▶ **SUPPLIED MATERIAL**
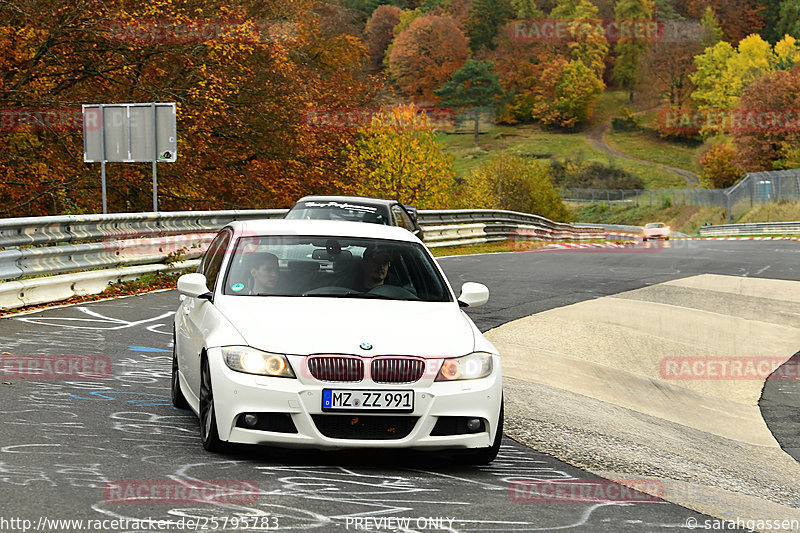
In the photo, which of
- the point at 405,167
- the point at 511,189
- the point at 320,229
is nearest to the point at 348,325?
the point at 320,229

▶ **WHAT YOU ARE ASKED TO DO**
Transcribe the whole listing, character for character, but not its images.

▶ **TASK SOLUTION**
In the photo, which of
- the point at 405,167
- the point at 511,189
- the point at 320,229
is nearest to the point at 348,325?
the point at 320,229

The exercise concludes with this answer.